■ READING PASSAGE ■
If you can point me to proof that there's any artist out there that really wants things to be this way, I'd be shocked. This is a classic case of an idea and organization formed with good intentions that has slowly become an uncontrollable machine. The worst part is that if a coffeehouse is sued, I doubt the original artist can intervene as they've probably already signed contracts punishable by death. We would have to wait for a whole new generation of musicians to arise to avoid these mistakes though I doubt they could make it without the affiliation of the large governing organizations.
Hold your local artists that are on indie labels or making it by themselves on a higher level, America. Soon, they will face extinction and your relationship to them will be governed through a man in a suit.
I'll end this post with an excerpt from a Lynyrd Skynyrd song, Working for MCA: Slickers steal my money since I was seventeen,
if it ain't no pencil pusher then it got to be a honky tonk queen.
But I signed my contract, baby, and I want you people to know
that every penny I make, I gotta see where my money goes.
Want you to sign the contract,
want you to sign the date.
Gonna give you lots of money
workin' for MCA. My advice if you want to 'just happen' to hear some good live music would be to first leave the country.
My work here is dung.
Honestly, this is getting crazy. It reminds me of Stallman's short story/essay, "Right to Read" where you have to have a license to read a book you borrowed from the library or from a friend.
Music has always been something that was freely exchanged throughout human history. Songs belonged in the public domain, even if no one thought of it and framed it in those terms. There were just songs that people had always sang or played, and had no apparent author.
Now we are entering a period where the RIAA seems to think they should get a dollar from you if you whistle a tune when you walk down the sidewalk. Has the hookers and cocaine money train really slowed down that much for them? They must be a bunch of paranoid, power-mad f*cks with an extreme sense of entitlement.
Computers are useless. They can only give you answers.
-- Pablo Picasso
My coffee shop was shaken down by ASCAP a couple years back, and they were very clear about the fact that even if it was original music, they still wanted to be paid. In fact, when I pointed out we did not have a stage and did not have live music, They said in no uncertain terms that since we could not absolutely prove to them that no music was ever performed there, we had to pay anyway or face litigation, prosecution (yea, right), and an injunction shutting us down. That and what they wanted was not just a grand or two, I don't remember, but it was excessive. We told them to piss off and gave them our attorneys number, and we never heard from them again. Other shops in the area did pay out, though, and one CLOSED because of the legal harassment. What a racket.

■ SUPPLIED MATERIAL ■
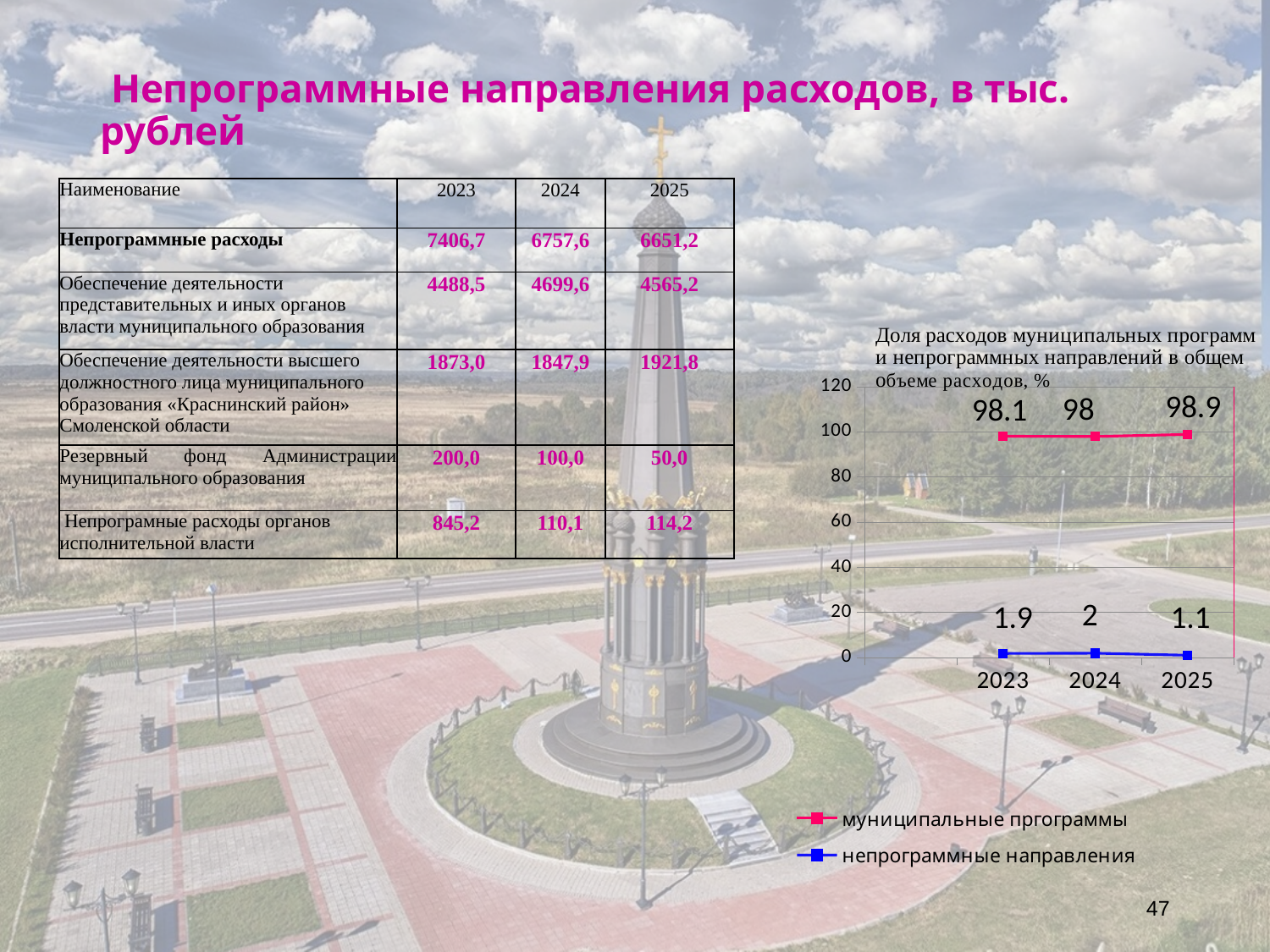
What is the difference between the муниципальные программы values for 2025 and 2024? 0.9 How many years are shown on the x axis of the chart? 3 Does the value for непрограммные направления rise or fall from 2024 to 2025? Fall What is the value for муниципальные программы in 2025? 98.9 What is the value for непрограммные направления in 2025? 1.1 Which series has the larger value in 2023, муниципальные программы or непрограммные направления? муниципальные программы How many series does the chart legend list? 2 In which year is the value for муниципальные программы the highest? 2025 What type of chart is shown on the slide? Line chart What is the value for непрограммные направления in 2024? 2 In which year is the value for непрограммные направления the lowest? 2025 What is the value for муниципальные программы in 2023? 98.1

■ DIRECTIONS ■
In the music licensing discussion, what happened to one of the other shops in the area?

■ THE ANSWER ■
It closed because of the legal harassment.